DEMOCRITOS - ACTIVITIES

NANO

MODELING THE WORLD OF NANOSCIENCE (NANO)

Activity Coordinator:

Erio Tosatti

Participants:

Furio Ercolessi

Santi Prestipino

Giuseppe Santoro

Ugo Tartaglino

Malgorzata Wierzbowska

Collaborators:

Marco Bernasconi

Davide Ceresoli

Anna Delin

Michele Fabrizio

Annalisa Fasolino

Eduardo Jagla

Nicola Manini

Daniele Passerone

Bo Persson

Fabien Picaud

Wassila Sekkal

Alexander Smogunov

Ruben Weth

Main research lines:

Properties of metal nanowires (Erio Tosatti)
Nanofriction and adhesion (Erio Tosatti)
Modeling af field-effect fullerene and organic monolayer devices (Erio Tosatti)
Simulation of thermal and strain-induced transitions at surfaces and clusters (Erio Tosatti)

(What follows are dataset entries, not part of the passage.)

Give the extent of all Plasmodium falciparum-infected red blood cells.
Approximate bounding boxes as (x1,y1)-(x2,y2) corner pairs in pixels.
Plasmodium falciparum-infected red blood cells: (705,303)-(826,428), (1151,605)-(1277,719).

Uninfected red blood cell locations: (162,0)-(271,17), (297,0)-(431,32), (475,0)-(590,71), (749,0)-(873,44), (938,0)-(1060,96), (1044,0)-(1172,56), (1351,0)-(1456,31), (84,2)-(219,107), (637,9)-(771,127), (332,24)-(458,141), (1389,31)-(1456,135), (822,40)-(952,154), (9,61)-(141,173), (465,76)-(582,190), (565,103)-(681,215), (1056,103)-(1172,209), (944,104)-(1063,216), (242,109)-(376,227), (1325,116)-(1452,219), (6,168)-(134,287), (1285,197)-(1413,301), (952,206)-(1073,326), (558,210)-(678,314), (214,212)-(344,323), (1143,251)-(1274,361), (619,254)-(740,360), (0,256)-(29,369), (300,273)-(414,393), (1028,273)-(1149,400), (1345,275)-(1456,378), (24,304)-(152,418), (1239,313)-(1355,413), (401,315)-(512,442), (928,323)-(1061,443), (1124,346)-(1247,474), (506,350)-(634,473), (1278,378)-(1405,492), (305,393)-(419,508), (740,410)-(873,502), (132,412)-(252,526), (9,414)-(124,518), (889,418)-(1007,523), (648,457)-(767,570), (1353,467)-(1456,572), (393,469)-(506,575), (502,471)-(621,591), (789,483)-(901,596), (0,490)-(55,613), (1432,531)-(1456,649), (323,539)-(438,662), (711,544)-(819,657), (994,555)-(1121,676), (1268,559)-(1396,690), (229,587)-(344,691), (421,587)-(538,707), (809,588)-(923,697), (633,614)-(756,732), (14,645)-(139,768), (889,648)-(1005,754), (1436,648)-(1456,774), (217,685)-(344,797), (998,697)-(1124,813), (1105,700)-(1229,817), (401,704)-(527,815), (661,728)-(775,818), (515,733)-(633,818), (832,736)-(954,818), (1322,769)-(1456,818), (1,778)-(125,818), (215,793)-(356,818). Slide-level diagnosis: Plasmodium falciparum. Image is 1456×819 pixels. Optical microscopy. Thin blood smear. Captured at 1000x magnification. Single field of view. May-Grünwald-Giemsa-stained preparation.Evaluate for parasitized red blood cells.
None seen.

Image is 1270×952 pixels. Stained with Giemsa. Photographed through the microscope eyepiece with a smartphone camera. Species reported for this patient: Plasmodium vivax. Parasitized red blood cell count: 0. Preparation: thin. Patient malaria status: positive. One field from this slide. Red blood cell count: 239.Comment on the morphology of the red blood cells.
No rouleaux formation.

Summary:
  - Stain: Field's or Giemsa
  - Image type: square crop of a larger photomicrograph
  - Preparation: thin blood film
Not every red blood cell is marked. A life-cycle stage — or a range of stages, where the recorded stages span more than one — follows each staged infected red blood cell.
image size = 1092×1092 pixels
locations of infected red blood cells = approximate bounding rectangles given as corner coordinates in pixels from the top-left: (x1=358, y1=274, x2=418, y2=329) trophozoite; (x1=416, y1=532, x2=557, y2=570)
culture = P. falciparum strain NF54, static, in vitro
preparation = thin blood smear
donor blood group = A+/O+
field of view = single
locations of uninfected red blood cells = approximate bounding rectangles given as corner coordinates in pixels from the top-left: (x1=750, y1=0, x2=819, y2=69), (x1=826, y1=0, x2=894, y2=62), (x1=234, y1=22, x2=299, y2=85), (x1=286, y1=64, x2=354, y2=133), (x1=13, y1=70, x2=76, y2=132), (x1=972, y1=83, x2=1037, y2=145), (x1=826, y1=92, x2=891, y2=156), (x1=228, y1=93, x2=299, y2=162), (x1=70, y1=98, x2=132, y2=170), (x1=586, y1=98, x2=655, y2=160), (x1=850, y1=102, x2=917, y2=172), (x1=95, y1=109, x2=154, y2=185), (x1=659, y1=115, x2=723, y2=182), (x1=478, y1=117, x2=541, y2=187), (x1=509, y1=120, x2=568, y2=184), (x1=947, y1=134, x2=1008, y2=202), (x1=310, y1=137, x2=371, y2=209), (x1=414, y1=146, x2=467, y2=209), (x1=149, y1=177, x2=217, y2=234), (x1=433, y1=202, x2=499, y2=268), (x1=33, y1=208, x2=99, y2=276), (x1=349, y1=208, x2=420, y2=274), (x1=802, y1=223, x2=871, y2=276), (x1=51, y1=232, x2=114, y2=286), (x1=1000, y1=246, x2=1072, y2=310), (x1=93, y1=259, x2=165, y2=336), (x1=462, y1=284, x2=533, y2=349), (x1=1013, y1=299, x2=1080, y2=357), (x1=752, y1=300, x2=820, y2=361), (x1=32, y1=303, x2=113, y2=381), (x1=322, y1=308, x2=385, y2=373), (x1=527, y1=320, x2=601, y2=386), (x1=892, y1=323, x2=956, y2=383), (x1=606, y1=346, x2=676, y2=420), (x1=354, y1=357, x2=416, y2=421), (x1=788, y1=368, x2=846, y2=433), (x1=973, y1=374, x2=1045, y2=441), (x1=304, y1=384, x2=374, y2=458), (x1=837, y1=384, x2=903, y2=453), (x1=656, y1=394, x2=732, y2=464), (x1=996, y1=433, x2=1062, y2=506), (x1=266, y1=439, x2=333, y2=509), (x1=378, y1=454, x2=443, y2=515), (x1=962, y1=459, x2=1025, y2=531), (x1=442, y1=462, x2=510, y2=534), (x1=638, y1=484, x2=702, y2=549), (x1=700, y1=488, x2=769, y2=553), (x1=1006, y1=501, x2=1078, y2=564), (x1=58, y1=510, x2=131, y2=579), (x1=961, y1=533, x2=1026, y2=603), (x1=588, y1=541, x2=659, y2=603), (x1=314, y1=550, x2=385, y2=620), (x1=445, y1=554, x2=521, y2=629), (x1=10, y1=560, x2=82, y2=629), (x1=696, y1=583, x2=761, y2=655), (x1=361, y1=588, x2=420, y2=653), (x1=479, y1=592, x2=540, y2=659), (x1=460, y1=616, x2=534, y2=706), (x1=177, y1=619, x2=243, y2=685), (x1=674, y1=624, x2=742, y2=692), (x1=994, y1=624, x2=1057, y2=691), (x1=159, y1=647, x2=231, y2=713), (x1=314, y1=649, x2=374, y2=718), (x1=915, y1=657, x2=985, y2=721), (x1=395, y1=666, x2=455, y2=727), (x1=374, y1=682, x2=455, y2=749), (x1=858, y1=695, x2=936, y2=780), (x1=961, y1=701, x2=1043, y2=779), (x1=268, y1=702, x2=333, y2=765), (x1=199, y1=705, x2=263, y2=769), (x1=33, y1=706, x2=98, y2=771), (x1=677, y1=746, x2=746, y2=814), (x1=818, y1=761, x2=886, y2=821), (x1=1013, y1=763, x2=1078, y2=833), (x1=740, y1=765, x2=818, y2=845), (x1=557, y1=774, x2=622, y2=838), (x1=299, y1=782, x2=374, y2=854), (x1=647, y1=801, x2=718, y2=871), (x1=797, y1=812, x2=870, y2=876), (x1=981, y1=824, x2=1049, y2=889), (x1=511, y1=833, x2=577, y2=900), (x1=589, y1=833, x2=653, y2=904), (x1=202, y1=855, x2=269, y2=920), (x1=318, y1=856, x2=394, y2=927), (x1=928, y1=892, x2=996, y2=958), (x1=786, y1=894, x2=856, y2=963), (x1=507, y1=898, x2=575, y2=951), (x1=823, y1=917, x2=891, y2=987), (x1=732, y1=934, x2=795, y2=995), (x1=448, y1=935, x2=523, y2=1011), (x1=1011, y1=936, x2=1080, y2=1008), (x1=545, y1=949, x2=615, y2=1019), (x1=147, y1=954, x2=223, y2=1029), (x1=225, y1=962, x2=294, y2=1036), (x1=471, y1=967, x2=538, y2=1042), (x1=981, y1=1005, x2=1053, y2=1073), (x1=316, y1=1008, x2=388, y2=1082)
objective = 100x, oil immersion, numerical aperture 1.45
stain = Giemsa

The planned action of this research line will be the computational and theoretical modeling of nanoscience and nanotechnology-related physics problems, chosen among the most interesting and relevant ones. The modeling will employ all the modern methods of computational condensed matter theory at the state-of-the-art level. Simulation by classical molecular dynamics and Monte Carlo methods, one of the strong points in Trieste, is particularly suitable at the nanoscopic level. Ab initio electronic structure calculations and Car-Parrinello simulations, another strong point, will be employed when electrons are explicitly relevant. Strong electronic correlations, which develop easily at the nanoscopic level, can in addition be modeled adequately given the high level of local expertise.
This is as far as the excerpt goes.